Yeah, especially if you’re already behind on payments. Creditors prefer getting 40-60% of what you owe over getting nothing. Call and offer a lump-sum settlement — on a $3,000 debt in collections, you might settle for $1,200-$1,800. Two rules: get the agreement in writing before you send a dime, and know that forgiven debt over $600 may show up as taxable income on a 1099-C in the US. But saving $1,200-$1,800 on a single debt? Usually worth the hassle.

This Is Hard. But You Can Do It.

I’m not going to wrap this up with some cheerful “you’ve got this!” and pretend that paying off debt on $25,000 a year is easy. It’s not. It’s exhausting and slow and some months you’ll feel like you’re barely making progress.

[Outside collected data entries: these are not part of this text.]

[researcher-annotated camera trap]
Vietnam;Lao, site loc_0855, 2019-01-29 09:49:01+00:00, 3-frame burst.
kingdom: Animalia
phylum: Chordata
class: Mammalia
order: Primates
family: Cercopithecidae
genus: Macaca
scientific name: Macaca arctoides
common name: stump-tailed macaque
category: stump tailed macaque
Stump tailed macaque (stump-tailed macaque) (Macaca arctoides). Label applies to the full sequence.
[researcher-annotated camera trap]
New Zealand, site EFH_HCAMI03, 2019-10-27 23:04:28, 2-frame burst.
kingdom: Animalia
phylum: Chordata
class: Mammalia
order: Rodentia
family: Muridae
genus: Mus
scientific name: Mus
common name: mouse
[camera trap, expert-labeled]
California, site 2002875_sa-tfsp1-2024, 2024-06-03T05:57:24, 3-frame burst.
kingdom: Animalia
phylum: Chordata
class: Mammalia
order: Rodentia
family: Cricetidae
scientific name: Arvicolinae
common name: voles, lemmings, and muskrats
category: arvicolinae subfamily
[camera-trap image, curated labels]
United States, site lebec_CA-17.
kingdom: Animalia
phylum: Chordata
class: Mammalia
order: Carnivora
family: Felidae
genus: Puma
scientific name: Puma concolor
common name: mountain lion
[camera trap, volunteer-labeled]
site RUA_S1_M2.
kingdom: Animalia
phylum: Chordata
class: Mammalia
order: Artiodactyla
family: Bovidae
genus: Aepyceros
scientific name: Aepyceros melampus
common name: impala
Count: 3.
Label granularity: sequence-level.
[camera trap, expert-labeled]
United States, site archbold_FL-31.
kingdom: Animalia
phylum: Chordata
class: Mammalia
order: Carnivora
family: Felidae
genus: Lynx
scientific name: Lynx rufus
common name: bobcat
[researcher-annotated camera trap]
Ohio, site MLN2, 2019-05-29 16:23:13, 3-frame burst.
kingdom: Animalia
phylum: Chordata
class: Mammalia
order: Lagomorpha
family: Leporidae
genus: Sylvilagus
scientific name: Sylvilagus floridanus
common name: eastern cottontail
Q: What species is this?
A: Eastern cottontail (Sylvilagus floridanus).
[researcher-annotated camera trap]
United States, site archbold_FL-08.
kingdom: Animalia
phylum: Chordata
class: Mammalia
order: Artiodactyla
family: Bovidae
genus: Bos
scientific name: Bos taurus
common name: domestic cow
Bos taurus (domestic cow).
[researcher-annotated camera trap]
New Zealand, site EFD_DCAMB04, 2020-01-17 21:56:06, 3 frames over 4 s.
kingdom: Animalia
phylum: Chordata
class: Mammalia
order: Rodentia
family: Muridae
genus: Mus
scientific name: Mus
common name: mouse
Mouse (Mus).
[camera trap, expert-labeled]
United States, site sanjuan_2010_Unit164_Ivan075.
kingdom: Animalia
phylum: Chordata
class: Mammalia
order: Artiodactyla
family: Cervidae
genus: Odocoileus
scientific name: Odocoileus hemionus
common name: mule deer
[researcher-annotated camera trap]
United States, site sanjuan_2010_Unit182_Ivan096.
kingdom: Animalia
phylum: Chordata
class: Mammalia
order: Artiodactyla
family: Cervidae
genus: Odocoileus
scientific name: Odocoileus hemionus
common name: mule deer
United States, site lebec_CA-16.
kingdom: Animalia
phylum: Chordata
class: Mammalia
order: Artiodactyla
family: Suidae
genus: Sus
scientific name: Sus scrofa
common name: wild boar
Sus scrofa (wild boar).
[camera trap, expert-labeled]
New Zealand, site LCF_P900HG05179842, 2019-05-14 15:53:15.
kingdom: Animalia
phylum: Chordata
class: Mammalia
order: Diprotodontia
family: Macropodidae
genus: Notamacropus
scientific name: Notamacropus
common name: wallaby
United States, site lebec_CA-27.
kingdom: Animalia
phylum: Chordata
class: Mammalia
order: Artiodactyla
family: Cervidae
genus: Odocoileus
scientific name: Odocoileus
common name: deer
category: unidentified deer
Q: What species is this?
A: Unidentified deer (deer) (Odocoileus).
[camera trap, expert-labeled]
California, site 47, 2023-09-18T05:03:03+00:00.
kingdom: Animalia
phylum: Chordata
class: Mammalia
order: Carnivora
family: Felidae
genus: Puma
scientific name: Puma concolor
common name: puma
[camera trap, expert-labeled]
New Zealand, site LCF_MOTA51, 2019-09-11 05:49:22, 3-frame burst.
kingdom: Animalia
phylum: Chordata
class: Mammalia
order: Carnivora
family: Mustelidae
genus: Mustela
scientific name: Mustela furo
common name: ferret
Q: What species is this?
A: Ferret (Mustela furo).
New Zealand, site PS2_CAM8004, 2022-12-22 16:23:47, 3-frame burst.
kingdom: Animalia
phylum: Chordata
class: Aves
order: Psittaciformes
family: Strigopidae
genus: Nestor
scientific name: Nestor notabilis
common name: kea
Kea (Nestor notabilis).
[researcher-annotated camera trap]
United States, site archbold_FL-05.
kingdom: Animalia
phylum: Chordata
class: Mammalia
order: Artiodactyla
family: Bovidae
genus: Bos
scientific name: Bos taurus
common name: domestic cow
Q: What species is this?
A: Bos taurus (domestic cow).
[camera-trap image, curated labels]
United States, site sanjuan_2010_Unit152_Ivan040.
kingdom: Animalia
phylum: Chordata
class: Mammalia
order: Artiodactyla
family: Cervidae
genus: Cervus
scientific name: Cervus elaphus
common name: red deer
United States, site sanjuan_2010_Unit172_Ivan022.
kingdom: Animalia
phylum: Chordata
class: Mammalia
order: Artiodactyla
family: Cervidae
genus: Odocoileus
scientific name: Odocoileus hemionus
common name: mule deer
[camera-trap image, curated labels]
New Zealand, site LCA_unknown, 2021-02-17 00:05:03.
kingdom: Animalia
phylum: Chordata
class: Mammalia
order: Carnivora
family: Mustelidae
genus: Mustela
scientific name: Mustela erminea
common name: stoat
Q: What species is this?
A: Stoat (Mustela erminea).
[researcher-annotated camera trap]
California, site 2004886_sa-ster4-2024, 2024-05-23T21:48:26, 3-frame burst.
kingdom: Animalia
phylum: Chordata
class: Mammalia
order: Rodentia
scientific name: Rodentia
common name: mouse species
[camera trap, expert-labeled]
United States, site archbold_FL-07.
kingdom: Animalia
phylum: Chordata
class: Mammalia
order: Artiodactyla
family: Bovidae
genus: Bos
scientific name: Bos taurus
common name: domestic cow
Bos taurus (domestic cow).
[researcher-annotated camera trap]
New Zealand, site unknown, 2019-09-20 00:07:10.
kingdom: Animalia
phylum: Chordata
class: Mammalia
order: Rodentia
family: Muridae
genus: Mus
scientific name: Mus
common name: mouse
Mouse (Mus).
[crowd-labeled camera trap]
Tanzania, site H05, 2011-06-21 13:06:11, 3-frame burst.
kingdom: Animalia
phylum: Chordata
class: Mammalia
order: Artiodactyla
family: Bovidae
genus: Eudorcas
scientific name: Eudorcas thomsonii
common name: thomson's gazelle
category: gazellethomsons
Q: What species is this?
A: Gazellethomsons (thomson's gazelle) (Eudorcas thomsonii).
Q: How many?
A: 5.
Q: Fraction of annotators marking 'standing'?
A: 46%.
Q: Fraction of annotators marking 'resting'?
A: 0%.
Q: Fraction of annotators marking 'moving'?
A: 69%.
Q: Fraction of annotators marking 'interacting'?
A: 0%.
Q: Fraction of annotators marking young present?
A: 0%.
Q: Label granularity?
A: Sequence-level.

But the math works. It always works. Every extra dollar toward debt is a dollar that stops generating interest against you. Every small balance you eliminate frees up cash for the next one. People earning minimum wage have done this with $20,000, $30,000, $50,000 in debt. Not because they found some hack. Because they had a plan and they stuck with it.

Start with the list. Use the snowball. Find $50-$200/month through bill negotiations and subscription cuts. Call your creditors about hardship programs. Consider a short-term side gig. And plug your numbers into our Debt Payoff Calculator right now to see your actual debt-free date. That date is real. It’s waiting for you. Every payment brings it closer.

Disclaimer: This content is for informational purposes only and does not constitute financial advice. Always consult a qualified financial advisor before making financial decisions.